═════ Dataset rows ═════

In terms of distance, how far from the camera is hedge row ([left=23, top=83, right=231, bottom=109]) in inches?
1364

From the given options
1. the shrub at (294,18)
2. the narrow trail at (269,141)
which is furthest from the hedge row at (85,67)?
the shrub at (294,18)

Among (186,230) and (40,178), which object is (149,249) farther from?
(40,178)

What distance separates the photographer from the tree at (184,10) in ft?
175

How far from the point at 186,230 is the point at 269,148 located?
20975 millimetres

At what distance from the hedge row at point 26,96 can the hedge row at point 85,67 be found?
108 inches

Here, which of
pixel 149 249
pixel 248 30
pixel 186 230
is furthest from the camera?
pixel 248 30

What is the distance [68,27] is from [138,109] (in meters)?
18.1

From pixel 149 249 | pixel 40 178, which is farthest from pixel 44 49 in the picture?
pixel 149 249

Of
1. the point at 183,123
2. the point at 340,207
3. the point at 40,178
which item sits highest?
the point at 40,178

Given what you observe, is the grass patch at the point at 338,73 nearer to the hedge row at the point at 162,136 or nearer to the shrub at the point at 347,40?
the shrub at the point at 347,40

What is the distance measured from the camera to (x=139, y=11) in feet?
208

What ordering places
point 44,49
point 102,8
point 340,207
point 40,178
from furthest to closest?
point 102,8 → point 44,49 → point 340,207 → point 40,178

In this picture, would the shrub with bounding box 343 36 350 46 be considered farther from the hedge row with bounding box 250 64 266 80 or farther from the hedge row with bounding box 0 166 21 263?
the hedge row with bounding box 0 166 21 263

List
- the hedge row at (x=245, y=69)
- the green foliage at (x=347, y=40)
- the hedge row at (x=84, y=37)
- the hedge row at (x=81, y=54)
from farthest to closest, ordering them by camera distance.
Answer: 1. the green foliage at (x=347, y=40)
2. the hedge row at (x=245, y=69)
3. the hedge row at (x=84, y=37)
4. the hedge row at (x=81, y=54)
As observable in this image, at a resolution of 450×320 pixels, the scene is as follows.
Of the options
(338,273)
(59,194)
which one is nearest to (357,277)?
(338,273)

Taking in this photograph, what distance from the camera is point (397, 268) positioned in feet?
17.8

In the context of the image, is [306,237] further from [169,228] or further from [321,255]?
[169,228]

═════

» **What the exercise asks**
Copy all of the material above word for word, from its first line through its last, without changing anything.

» **Expected answer**
In terms of distance, how far from the camera is hedge row ([left=23, top=83, right=231, bottom=109]) in inches?
1364

From the given options
1. the shrub at (294,18)
2. the narrow trail at (269,141)
which is furthest from the hedge row at (85,67)?
the shrub at (294,18)

Among (186,230) and (40,178), which object is (149,249) farther from?
(40,178)

What distance separates the photographer from the tree at (184,10) in ft?
175

How far from the point at 186,230 is the point at 269,148 located?
20975 millimetres

At what distance from the hedge row at point 26,96 can the hedge row at point 85,67 be found?
108 inches

Here, which of
pixel 149 249
pixel 248 30
pixel 186 230
is furthest from the camera?
pixel 248 30

What is the distance [68,27] is from [138,109] (in meters)?
18.1

From pixel 149 249 | pixel 40 178, which is farthest from pixel 44 49 in the picture?
pixel 149 249

Of
1. the point at 183,123
2. the point at 340,207
3. the point at 40,178
which item sits highest?
the point at 40,178

Given what you observe, is the grass patch at the point at 338,73 nearer to the hedge row at the point at 162,136 or nearer to the shrub at the point at 347,40?
the shrub at the point at 347,40

What is the distance measured from the camera to (x=139, y=11) in feet?
208

What ordering places
point 44,49
point 102,8
point 340,207
point 40,178
from furthest to closest?
point 102,8 → point 44,49 → point 340,207 → point 40,178

In this picture, would the shrub with bounding box 343 36 350 46 be considered farther from the hedge row with bounding box 250 64 266 80 or farther from the hedge row with bounding box 0 166 21 263?
the hedge row with bounding box 0 166 21 263

List
- the hedge row at (x=245, y=69)
- the green foliage at (x=347, y=40)
- the hedge row at (x=84, y=37)
- the hedge row at (x=81, y=54)
from farthest to closest, ordering them by camera distance.
Answer: 1. the green foliage at (x=347, y=40)
2. the hedge row at (x=245, y=69)
3. the hedge row at (x=84, y=37)
4. the hedge row at (x=81, y=54)
As observable in this image, at a resolution of 450×320 pixels, the scene is as follows.
Of the options
(338,273)
(59,194)
which one is nearest to (357,277)?
(338,273)

Taking in this photograph, what distance from the camera is point (397, 268) positioned in feet?
17.8

In the context of the image, is [306,237] further from [169,228] or further from [321,255]?
[169,228]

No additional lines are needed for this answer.